The answer to the third question, “Do black swans impact the budget process going forward?” is clearly yes, but the impacts go way beyond the obvious. The facts are due to the unprecedented level of VUCA, it is impossible to create a single budget. At the very least, all organizations need to create four budgets based on if:
- We have a second wave of COVID-19 without an effective vaccine
- We have a second wave of COVID-19 with an effective vaccine
- We do not have a second wave of COVID-19 nor an effective vaccine
- We do not have a second wave of COVID-19, but we do have an effective vaccine
Then of course there are other budgets with respect to the shape of a recovery, level of digital commerce, global trade war and more. The reality is, as a result of COVID-19 and many other economic factors that ripple from COVID-19, all organizations are forced to transition from an annual budget plan to optionality. We need to create a variety of options, carefully monitor how reality plays out and then—with agility—adjust from one budget to another to push forward while the ripples of COVID-19 continue to have huge impacts on the economy and how people live, work and play. So, beyond doubt, not only do black swans impact the budgeting process, the black swan of COVID-19 is forcing the total restructuring of how budgets are created and managed over time.
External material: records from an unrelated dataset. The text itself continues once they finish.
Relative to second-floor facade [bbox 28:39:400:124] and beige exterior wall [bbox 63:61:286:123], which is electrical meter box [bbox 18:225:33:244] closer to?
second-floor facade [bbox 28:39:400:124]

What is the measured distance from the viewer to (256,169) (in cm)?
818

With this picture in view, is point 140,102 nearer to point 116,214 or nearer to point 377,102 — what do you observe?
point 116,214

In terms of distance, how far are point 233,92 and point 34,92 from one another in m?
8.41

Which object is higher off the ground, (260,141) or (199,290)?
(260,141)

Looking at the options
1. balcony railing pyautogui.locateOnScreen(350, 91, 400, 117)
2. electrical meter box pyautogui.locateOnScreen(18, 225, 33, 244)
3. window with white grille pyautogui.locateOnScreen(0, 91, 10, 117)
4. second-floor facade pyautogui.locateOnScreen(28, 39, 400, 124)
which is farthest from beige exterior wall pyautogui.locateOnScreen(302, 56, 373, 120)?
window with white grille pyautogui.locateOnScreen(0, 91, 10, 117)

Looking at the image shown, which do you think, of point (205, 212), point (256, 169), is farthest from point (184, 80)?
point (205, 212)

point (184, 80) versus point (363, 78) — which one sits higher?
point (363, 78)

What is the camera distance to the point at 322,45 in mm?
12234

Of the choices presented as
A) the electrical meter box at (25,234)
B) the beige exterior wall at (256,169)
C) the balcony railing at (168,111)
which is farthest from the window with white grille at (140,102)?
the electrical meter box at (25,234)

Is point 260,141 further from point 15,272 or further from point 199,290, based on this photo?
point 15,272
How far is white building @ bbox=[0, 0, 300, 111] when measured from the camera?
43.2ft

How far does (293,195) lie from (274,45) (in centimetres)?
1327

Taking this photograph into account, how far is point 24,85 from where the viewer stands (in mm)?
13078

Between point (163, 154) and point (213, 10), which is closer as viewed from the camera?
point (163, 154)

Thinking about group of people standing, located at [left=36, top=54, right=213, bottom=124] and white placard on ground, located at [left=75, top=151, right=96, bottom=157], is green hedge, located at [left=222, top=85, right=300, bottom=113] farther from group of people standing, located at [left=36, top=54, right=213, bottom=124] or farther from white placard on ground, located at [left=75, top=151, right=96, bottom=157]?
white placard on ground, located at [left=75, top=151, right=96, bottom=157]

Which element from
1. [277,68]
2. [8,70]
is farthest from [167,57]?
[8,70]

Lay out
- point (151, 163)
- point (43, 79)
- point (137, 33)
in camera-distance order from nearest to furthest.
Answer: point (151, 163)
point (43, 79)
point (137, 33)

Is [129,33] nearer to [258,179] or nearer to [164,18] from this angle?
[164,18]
Unfortunately, many organizations are pursuing the same budget process that they have pursued in the past. The resulting budget will not be worth the paper it is written upon on the day it is approved. Due to black swans, COVID-19 and VUCA, the traditional budget process must be put aside and we must embrace optionality to create a series of budgets that are brought to the forefront as the year unfolds.